Return the records below character for character.

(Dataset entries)
+ + + +
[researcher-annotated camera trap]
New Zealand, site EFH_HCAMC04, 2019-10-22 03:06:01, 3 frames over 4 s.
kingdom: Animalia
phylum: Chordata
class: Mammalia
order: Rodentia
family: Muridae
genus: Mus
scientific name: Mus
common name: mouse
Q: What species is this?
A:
+ + + +
--- Answer for this exercise ---
[researcher-annotated camera trap]
New Zealand, site EFH_HCAMC04, 2019-10-22 03:06:01, 3 frames over 4 s.
kingdom: Animalia
phylum: Chordata
class: Mammalia
order: Rodentia
family: Muridae
genus: Mus
scientific name: Mus
common name: mouse
Q: What species is this?
A:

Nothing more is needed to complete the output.